GIVEN INFORMATION ▸
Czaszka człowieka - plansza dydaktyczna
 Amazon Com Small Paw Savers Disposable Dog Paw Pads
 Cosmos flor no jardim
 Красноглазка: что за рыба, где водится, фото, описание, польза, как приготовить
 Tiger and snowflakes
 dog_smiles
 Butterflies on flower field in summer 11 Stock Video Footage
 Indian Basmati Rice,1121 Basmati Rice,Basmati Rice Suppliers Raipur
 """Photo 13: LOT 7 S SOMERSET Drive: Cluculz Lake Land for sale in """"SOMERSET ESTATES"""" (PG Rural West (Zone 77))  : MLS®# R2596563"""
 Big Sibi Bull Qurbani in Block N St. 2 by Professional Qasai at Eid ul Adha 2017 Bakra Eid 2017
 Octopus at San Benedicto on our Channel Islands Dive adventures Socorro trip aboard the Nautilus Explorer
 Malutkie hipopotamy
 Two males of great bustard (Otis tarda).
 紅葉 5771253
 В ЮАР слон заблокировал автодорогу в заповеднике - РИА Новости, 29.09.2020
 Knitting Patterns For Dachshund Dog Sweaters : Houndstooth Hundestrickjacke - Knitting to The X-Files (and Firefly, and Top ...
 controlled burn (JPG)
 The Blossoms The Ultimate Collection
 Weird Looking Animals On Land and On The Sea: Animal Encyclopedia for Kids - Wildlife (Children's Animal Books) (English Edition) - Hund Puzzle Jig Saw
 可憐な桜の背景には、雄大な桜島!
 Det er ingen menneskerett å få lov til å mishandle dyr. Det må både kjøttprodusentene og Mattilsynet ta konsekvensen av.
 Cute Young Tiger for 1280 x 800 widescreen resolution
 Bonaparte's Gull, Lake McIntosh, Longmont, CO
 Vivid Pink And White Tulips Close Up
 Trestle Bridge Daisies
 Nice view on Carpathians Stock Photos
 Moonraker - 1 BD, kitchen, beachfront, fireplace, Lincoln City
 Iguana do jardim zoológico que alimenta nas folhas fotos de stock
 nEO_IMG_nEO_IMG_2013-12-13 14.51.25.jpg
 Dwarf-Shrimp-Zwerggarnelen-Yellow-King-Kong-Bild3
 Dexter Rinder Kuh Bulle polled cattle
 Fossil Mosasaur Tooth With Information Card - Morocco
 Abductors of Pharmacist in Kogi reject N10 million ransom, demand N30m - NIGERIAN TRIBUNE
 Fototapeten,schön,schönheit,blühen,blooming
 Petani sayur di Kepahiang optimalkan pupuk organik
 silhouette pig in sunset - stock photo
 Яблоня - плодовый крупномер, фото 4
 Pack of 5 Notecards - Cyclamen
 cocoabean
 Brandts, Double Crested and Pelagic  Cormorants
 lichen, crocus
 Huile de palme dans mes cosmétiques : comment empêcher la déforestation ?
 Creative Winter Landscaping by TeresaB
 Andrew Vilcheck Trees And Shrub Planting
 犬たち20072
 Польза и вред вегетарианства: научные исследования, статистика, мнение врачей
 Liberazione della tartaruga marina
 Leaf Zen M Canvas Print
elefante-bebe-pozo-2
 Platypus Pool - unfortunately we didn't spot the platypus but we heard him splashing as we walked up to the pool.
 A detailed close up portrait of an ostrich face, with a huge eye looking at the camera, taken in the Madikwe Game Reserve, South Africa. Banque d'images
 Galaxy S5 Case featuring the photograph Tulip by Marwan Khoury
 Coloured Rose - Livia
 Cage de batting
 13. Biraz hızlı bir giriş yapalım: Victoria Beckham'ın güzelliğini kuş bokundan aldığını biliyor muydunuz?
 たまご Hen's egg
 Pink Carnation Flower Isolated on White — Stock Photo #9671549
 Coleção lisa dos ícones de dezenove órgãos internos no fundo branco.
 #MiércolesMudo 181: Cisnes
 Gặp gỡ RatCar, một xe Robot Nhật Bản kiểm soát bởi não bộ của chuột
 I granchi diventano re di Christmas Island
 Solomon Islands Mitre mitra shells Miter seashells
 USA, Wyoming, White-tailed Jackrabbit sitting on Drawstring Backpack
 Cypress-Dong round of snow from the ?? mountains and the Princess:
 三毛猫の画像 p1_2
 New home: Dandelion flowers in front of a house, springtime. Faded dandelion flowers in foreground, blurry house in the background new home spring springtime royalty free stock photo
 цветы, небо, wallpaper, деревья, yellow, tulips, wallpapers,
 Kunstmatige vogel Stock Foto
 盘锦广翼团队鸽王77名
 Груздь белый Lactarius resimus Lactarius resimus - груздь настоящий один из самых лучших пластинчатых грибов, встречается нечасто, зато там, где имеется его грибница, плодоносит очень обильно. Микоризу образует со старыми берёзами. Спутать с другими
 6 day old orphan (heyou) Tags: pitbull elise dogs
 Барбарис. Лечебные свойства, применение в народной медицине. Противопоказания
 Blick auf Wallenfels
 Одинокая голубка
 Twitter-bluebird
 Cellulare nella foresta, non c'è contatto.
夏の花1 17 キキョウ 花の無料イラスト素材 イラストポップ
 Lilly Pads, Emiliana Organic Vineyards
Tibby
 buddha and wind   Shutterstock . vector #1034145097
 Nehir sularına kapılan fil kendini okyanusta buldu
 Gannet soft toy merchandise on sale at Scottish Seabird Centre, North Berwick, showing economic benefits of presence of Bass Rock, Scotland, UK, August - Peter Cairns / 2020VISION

WHAT NEEDS TO BE DONE ▸ Copy out each record word for word.

EXERCISE RESULT ▸
Czaszka człowieka - plansza dydaktyczna
 Amazon Com Small Paw Savers Disposable Dog Paw Pads
 Cosmos flor no jardim
 Красноглазка: что за рыба, где водится, фото, описание, польза, как приготовить
 Tiger and snowflakes
 dog_smiles
 Butterflies on flower field in summer 11 Stock Video Footage
 Indian Basmati Rice,1121 Basmati Rice,Basmati Rice Suppliers Raipur
 """Photo 13: LOT 7 S SOMERSET Drive: Cluculz Lake Land for sale in """"SOMERSET ESTATES"""" (PG Rural West (Zone 77))  : MLS®# R2596563"""
 Big Sibi Bull Qurbani in Block N St. 2 by Professional Qasai at Eid ul Adha 2017 Bakra Eid 2017
 Octopus at San Benedicto on our Channel Islands Dive adventures Socorro trip aboard the Nautilus Explorer
 Malutkie hipopotamy
 Two males of great bustard (Otis tarda).
 紅葉 5771253
 В ЮАР слон заблокировал автодорогу в заповеднике - РИА Новости, 29.09.2020
 Knitting Patterns For Dachshund Dog Sweaters : Houndstooth Hundestrickjacke - Knitting to The X-Files (and Firefly, and Top ...
 controlled burn (JPG)
 The Blossoms The Ultimate Collection
 Weird Looking Animals On Land and On The Sea: Animal Encyclopedia for Kids - Wildlife (Children's Animal Books) (English Edition) - Hund Puzzle Jig Saw
 可憐な桜の背景には、雄大な桜島!
 Det er ingen menneskerett å få lov til å mishandle dyr. Det må både kjøttprodusentene og Mattilsynet ta konsekvensen av.
 Cute Young Tiger for 1280 x 800 widescreen resolution
 Bonaparte's Gull, Lake McIntosh, Longmont, CO
 Vivid Pink And White Tulips Close Up
 Trestle Bridge Daisies
 Nice view on Carpathians Stock Photos
 Moonraker - 1 BD, kitchen, beachfront, fireplace, Lincoln City
 Iguana do jardim zoológico que alimenta nas folhas fotos de stock
 nEO_IMG_nEO_IMG_2013-12-13 14.51.25.jpg
 Dwarf-Shrimp-Zwerggarnelen-Yellow-King-Kong-Bild3
 Dexter Rinder Kuh Bulle polled cattle
 Fossil Mosasaur Tooth With Information Card - Morocco
 Abductors of Pharmacist in Kogi reject N10 million ransom, demand N30m - NIGERIAN TRIBUNE
 Fototapeten,schön,schönheit,blühen,blooming
 Petani sayur di Kepahiang optimalkan pupuk organik
 silhouette pig in sunset - stock photo
 Яблоня - плодовый крупномер, фото 4
 Pack of 5 Notecards - Cyclamen
 cocoabean
 Brandts, Double Crested and Pelagic  Cormorants
 lichen, crocus
 Huile de palme dans mes cosmétiques : comment empêcher la déforestation ?
 Creative Winter Landscaping by TeresaB
 Andrew Vilcheck Trees And Shrub Planting
 犬たち20072
 Польза и вред вегетарианства: научные исследования, статистика, мнение врачей
 Liberazione della tartaruga marina
 Leaf Zen M Canvas Print
elefante-bebe-pozo-2
 Platypus Pool - unfortunately we didn't spot the platypus but we heard him splashing as we walked up to the pool.
 A detailed close up portrait of an ostrich face, with a huge eye looking at the camera, taken in the Madikwe Game Reserve, South Africa. Banque d'images
 Galaxy S5 Case featuring the photograph Tulip by Marwan Khoury
 Coloured Rose - Livia
 Cage de batting
 13. Biraz hızlı bir giriş yapalım: Victoria Beckham'ın güzelliğini kuş bokundan aldığını biliyor muydunuz?
 たまご Hen's egg
 Pink Carnation Flower Isolated on White — Stock Photo #9671549
 Coleção lisa dos ícones de dezenove órgãos internos no fundo branco.
 #MiércolesMudo 181: Cisnes
 Gặp gỡ RatCar, một xe Robot Nhật Bản kiểm soát bởi não bộ của chuột
 I granchi diventano re di Christmas Island
 Solomon Islands Mitre mitra shells Miter seashells
 USA, Wyoming, White-tailed Jackrabbit sitting on Drawstring Backpack
 Cypress-Dong round of snow from the ?? mountains and the Princess:
 三毛猫の画像 p1_2
 New home: Dandelion flowers in front of a house, springtime. Faded dandelion flowers in foreground, blurry house in the background new home spring springtime royalty free stock photo
 цветы, небо, wallpaper, деревья, yellow, tulips, wallpapers,
 Kunstmatige vogel Stock Foto
 盘锦广翼团队鸽王77名
 Груздь белый Lactarius resimus Lactarius resimus - груздь настоящий один из самых лучших пластинчатых грибов, встречается нечасто, зато там, где имеется его грибница, плодоносит очень обильно. Микоризу образует со старыми берёзами. Спутать с другими
 6 day old orphan (heyou) Tags: pitbull elise dogs
 Барбарис. Лечебные свойства, применение в народной медицине. Противопоказания
 Blick auf Wallenfels
 Одинокая голубка
 Twitter-bluebird
 Cellulare nella foresta, non c'è contatto.
夏の花1 17 キキョウ 花の無料イラスト素材 イラストポップ
 Lilly Pads, Emiliana Organic Vineyards
Tibby
 buddha and wind   Shutterstock . vector #1034145097
 Nehir sularına kapılan fil kendini okyanusta buldu
 Gannet soft toy merchandise on sale at Scottish Seabird Centre, North Berwick, showing economic benefits of presence of Bass Rock, Scotland, UK, August - Peter Cairns / 2020VISION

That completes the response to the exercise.